Taiping Koon first opened its door to business in Canton in 1860, the year the Britsih won the second Opium War and got Kowloon ceded to the Crown. In 1935, the restaurant moved south and opened their first branch in Hong Kong.


Comparing Taiping Koon with Queen’s Café, the former is not as glamorous as the latter. The Queen’s was the scene of a few movies but Taiping Koon could match in every other aspect food-wise with the Queen’s. In terms of tradition, TK has more. It is told that the recipe for one of their signature dish – the Swiss Chicken Wing瑞士雞翼 has remained as it is for generations.
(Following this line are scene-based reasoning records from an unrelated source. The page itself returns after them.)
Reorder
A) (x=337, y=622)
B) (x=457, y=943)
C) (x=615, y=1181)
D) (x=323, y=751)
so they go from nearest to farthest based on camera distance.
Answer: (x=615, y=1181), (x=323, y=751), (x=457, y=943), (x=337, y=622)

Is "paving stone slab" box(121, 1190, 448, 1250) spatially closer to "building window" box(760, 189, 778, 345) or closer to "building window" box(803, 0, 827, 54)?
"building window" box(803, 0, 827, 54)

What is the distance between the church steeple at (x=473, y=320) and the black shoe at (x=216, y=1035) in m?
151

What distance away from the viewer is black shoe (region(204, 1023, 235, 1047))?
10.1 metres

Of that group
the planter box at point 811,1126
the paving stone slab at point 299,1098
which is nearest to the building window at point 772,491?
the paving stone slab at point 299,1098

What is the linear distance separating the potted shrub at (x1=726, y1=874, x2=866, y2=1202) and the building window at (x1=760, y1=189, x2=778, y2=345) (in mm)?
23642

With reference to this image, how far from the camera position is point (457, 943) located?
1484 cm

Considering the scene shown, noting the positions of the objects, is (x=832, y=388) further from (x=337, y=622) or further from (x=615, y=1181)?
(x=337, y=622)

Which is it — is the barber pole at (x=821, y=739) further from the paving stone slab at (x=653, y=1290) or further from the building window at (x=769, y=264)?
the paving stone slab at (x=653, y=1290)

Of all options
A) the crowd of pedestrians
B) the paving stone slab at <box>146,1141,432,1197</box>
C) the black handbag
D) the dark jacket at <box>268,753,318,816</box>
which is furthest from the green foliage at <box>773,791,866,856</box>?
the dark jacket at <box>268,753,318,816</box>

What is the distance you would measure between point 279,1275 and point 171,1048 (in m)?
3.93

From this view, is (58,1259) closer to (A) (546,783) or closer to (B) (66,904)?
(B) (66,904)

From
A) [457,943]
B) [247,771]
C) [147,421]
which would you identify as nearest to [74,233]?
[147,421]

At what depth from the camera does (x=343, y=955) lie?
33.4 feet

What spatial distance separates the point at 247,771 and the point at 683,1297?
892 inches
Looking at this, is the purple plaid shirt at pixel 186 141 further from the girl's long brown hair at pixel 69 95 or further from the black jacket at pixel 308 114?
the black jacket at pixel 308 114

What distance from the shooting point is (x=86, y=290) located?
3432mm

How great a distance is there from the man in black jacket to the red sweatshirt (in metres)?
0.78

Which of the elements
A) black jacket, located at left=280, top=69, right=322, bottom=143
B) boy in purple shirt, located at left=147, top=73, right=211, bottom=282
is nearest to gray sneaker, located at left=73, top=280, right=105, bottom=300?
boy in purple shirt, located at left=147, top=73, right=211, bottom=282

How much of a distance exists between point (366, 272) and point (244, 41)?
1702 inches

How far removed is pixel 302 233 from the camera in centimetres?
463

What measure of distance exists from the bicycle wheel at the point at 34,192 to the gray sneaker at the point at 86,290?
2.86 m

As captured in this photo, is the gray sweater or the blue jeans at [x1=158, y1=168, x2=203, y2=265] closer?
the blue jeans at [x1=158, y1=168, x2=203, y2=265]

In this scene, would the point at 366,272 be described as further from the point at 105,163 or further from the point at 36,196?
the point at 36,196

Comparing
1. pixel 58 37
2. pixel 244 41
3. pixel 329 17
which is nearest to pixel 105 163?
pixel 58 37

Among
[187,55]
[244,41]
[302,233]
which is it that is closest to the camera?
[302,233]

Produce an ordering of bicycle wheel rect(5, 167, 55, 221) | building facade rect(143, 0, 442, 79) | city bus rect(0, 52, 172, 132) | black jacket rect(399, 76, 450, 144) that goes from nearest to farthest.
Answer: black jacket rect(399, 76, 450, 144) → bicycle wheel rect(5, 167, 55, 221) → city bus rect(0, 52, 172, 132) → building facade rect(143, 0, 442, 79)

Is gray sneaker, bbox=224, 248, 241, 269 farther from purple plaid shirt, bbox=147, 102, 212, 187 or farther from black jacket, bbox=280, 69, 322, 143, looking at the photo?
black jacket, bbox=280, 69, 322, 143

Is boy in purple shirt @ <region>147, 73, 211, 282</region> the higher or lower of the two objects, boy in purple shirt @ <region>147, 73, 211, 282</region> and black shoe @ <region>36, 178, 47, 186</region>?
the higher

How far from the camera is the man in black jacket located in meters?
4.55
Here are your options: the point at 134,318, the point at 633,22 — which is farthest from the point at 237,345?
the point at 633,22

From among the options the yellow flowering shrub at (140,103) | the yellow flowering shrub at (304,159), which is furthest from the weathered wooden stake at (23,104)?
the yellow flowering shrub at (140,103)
The sauce used is actually sweet soy sauce. And, when it was first introduced in the restaurant, the Ang Mo misunderstood “sweet” as “Swiss” and so it was called Swiss Chicken Wing in stead of Sweet Chicken Wing ever since


Other signature dishes include Smoked Pomfret煙鯧魚, Fried Pigeon 燒乳鴿and Vanilla Soufflé云呢拿梳厘. Fried Beef Hofun in Swiss Sauce 瑞士汁牛河and Bake Pork Chop Rice 焗豬排飯are also best amongst the best.

Queen's Cafe


Queens’s Café 皇后餐廳
Address: G/F., Yue King Commercial Building, 15 Hysan Road, Causeway Bay, HK
香港銅鑼彎希慎道15號裕景商業大廈地下
Tel: 2576 2658

Traditionally, there are two “streams” of the Dishes a la hong Kong. One is the Russian/Shanghainese style brought to us in 1949 by fleeing Shanghai restaurateurs. In its heydays, there were many of them. Unfortunately, Queen's Café is the last surviving member of this disappearing group.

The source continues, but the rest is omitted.